------ RECORD SET ------
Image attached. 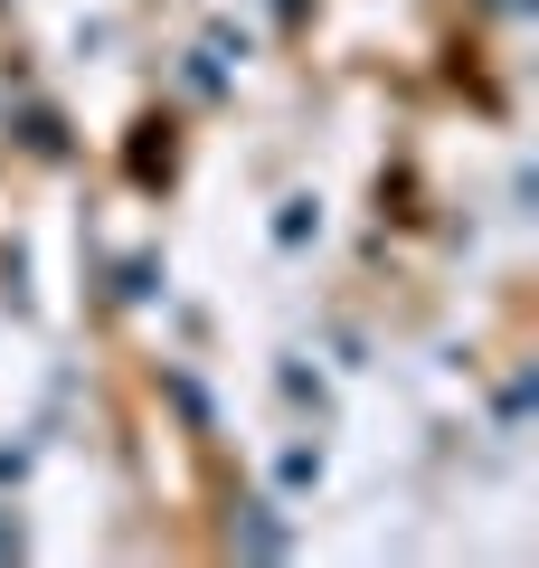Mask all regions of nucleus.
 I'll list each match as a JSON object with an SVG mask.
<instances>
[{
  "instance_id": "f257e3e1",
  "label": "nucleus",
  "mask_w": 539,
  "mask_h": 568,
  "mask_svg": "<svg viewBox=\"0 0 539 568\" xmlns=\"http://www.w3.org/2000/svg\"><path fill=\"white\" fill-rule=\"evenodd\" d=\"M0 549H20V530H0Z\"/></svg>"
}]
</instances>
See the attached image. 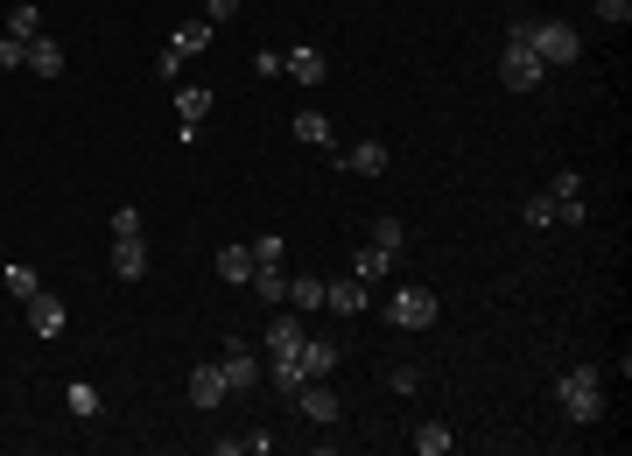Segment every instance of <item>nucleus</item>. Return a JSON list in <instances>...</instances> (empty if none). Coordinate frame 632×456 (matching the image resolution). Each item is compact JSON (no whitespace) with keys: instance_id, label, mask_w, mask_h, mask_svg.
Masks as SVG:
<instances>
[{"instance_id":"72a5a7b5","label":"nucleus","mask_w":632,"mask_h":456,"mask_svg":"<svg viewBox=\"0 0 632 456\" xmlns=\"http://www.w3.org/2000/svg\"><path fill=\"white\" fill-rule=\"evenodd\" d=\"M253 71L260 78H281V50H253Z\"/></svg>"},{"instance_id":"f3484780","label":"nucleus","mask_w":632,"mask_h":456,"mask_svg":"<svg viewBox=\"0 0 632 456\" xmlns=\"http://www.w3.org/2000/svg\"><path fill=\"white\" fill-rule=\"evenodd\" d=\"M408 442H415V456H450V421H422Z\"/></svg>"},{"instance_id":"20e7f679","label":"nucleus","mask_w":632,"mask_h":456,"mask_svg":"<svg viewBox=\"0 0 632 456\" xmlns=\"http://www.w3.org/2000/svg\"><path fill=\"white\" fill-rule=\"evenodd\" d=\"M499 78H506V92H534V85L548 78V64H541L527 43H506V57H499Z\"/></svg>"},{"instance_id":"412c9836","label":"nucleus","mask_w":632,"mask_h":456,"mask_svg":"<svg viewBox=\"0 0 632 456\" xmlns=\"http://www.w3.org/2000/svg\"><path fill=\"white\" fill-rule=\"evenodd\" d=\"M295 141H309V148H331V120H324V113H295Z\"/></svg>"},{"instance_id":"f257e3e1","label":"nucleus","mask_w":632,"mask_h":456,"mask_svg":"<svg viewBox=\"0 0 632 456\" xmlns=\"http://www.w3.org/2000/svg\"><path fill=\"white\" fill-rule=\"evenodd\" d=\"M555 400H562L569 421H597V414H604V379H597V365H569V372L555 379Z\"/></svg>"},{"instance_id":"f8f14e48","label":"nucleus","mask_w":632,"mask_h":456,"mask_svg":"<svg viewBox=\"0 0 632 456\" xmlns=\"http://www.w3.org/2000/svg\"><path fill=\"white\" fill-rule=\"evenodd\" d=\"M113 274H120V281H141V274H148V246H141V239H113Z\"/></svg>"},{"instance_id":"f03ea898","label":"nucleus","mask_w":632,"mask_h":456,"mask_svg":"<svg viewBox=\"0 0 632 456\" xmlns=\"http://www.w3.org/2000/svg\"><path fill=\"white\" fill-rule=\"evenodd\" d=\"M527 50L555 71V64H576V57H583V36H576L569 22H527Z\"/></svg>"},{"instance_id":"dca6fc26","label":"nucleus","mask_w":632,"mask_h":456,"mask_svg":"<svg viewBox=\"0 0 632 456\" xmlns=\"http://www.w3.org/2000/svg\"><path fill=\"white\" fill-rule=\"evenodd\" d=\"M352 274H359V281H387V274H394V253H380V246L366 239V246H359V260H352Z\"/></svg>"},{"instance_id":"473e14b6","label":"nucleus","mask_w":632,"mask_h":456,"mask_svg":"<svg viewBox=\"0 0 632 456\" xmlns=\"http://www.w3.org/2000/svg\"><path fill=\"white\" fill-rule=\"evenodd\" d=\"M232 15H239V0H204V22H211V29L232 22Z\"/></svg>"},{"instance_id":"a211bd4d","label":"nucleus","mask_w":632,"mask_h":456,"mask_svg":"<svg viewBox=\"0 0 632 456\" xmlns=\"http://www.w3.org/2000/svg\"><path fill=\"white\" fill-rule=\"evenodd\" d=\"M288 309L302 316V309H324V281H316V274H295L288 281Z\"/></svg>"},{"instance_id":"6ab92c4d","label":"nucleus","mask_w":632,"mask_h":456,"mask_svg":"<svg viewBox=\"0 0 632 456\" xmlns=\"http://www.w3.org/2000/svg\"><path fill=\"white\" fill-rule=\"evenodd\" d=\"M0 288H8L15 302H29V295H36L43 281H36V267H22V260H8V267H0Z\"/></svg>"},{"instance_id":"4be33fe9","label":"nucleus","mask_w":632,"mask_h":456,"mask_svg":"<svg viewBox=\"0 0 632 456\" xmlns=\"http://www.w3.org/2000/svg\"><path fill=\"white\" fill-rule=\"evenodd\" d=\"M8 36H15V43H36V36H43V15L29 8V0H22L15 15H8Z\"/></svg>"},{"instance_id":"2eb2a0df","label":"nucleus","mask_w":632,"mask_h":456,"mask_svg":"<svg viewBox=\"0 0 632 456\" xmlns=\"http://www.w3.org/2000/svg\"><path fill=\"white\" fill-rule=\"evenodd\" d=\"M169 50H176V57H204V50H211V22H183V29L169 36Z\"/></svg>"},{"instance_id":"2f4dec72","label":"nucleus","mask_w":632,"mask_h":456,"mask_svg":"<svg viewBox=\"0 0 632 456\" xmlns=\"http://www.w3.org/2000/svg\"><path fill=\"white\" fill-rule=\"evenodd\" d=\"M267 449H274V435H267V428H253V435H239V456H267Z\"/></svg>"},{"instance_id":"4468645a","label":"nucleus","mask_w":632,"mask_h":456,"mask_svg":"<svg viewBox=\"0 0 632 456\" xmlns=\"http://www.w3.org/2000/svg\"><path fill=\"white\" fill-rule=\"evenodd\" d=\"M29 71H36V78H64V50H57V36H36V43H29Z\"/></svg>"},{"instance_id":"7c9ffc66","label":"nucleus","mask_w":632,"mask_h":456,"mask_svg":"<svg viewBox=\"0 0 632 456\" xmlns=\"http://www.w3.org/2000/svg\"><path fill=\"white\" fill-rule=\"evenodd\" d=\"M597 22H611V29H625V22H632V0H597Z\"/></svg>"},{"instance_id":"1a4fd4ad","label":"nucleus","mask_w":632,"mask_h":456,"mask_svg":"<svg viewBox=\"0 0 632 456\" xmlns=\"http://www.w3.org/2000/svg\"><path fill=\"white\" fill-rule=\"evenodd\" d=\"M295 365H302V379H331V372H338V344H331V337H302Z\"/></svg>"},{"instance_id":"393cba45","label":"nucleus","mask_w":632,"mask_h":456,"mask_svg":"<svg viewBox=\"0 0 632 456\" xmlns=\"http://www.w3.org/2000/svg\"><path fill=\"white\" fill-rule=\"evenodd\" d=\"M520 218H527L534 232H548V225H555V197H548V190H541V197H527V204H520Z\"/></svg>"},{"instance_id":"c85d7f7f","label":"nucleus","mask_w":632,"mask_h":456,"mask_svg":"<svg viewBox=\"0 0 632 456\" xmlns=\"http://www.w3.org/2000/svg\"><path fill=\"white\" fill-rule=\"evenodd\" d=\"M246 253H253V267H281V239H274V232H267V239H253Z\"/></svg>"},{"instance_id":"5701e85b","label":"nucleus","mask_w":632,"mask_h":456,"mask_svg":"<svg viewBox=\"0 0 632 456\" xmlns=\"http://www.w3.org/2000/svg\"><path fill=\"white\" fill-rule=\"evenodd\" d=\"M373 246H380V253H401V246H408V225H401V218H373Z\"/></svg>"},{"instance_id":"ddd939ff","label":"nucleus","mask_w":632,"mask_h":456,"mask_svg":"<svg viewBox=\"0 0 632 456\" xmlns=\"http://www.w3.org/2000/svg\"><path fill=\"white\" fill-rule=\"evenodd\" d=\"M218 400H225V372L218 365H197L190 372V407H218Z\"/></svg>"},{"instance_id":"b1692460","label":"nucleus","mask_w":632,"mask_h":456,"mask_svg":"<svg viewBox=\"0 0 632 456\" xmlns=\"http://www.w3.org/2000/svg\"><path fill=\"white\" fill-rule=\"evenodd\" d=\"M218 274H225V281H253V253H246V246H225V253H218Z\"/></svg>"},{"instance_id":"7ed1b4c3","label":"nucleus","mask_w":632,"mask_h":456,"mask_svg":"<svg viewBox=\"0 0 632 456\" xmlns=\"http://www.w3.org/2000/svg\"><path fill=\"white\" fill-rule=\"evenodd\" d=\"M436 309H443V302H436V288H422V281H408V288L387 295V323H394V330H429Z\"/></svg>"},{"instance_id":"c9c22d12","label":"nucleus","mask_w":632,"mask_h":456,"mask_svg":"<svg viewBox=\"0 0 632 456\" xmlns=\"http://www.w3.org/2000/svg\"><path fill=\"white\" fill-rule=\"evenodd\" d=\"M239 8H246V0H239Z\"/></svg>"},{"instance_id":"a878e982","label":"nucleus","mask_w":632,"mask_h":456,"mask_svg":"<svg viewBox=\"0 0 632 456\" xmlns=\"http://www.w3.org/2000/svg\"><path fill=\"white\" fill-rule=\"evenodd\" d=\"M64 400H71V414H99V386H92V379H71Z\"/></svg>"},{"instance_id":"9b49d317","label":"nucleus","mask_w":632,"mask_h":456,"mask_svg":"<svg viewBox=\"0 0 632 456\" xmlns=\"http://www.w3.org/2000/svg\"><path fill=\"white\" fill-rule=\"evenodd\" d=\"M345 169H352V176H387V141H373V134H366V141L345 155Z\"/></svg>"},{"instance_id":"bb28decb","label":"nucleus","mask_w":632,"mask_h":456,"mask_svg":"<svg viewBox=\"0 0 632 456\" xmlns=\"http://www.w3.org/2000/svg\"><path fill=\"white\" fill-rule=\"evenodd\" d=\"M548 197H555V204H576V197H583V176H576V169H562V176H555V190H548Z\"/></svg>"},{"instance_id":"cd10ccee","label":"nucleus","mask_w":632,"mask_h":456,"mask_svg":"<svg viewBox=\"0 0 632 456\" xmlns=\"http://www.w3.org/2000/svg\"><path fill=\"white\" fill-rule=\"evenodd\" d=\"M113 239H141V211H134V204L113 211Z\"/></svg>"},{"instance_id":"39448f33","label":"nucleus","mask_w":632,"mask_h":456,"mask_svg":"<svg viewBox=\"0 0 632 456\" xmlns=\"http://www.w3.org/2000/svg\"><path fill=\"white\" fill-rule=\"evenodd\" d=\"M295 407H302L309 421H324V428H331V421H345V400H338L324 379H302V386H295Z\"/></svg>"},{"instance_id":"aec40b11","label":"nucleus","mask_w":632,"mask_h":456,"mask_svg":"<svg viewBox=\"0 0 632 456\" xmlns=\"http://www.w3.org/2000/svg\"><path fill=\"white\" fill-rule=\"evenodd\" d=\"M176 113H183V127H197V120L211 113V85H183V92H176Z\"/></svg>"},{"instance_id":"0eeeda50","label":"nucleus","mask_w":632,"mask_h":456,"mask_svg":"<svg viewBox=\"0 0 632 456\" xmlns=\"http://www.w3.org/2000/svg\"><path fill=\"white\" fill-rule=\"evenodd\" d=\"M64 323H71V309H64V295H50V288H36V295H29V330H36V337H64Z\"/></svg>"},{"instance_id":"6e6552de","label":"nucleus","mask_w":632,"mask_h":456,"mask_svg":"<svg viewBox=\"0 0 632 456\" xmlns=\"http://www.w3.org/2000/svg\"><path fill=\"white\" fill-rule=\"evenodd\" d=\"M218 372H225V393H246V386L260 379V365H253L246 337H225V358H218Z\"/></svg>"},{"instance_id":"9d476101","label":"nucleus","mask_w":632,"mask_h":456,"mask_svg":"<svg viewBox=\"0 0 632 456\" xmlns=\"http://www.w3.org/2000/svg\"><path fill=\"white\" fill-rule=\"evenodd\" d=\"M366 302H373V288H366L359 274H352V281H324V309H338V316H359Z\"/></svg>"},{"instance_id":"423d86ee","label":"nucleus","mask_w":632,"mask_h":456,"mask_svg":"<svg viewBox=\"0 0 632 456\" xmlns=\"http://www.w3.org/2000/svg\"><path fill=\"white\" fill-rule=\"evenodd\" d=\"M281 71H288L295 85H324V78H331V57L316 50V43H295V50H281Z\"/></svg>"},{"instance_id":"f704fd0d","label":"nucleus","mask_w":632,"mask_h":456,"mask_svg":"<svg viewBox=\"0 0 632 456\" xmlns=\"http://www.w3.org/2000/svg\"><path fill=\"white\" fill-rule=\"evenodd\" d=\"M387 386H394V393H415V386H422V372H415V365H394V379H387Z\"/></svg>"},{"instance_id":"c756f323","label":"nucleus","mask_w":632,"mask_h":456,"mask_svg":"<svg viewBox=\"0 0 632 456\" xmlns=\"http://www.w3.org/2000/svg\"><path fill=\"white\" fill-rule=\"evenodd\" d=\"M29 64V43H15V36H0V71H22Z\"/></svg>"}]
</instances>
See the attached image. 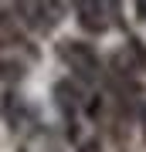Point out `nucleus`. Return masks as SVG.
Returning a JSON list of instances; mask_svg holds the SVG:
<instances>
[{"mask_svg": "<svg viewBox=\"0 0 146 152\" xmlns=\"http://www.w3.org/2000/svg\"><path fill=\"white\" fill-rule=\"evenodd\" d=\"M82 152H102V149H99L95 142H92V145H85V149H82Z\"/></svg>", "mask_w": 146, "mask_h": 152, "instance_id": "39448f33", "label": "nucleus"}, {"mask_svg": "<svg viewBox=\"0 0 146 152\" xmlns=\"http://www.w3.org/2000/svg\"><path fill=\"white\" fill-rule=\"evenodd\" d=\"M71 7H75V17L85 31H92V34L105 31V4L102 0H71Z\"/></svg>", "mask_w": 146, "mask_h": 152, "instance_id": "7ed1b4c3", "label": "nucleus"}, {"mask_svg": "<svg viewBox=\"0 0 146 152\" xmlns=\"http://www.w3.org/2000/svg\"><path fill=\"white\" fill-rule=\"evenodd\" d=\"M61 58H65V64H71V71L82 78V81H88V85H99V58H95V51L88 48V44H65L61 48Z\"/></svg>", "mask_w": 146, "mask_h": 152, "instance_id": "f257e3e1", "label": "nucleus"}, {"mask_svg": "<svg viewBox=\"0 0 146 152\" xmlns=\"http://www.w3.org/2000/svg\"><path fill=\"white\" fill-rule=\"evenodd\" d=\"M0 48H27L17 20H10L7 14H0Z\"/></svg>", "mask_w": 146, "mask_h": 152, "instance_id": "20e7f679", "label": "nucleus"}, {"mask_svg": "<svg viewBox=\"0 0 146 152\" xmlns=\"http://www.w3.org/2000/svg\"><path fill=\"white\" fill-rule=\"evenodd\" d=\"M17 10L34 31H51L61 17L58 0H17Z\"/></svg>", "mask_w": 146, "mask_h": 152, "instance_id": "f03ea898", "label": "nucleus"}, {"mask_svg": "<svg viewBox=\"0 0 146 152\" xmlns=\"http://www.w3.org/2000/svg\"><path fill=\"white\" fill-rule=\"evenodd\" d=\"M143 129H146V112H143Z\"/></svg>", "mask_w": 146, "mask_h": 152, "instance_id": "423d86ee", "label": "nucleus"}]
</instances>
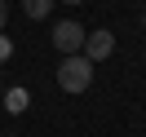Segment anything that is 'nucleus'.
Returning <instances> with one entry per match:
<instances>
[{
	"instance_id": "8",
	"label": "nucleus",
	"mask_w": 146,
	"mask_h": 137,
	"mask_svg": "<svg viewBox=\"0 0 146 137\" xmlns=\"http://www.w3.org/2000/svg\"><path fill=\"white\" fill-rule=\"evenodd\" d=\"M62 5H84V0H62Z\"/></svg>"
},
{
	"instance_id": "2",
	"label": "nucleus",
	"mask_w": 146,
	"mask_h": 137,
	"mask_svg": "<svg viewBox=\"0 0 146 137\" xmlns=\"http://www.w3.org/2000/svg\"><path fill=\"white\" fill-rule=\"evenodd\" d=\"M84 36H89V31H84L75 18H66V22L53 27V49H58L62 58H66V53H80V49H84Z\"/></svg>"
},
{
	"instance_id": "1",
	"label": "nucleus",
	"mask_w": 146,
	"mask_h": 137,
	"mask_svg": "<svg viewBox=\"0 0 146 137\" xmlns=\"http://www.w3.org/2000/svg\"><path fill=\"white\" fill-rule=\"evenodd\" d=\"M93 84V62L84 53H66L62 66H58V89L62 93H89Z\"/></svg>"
------
§ **GIVEN EXERCISE**:
State how many lines of the data above contain the word "Returning". Give only the number.

§ **TASK SOLUTION**:
2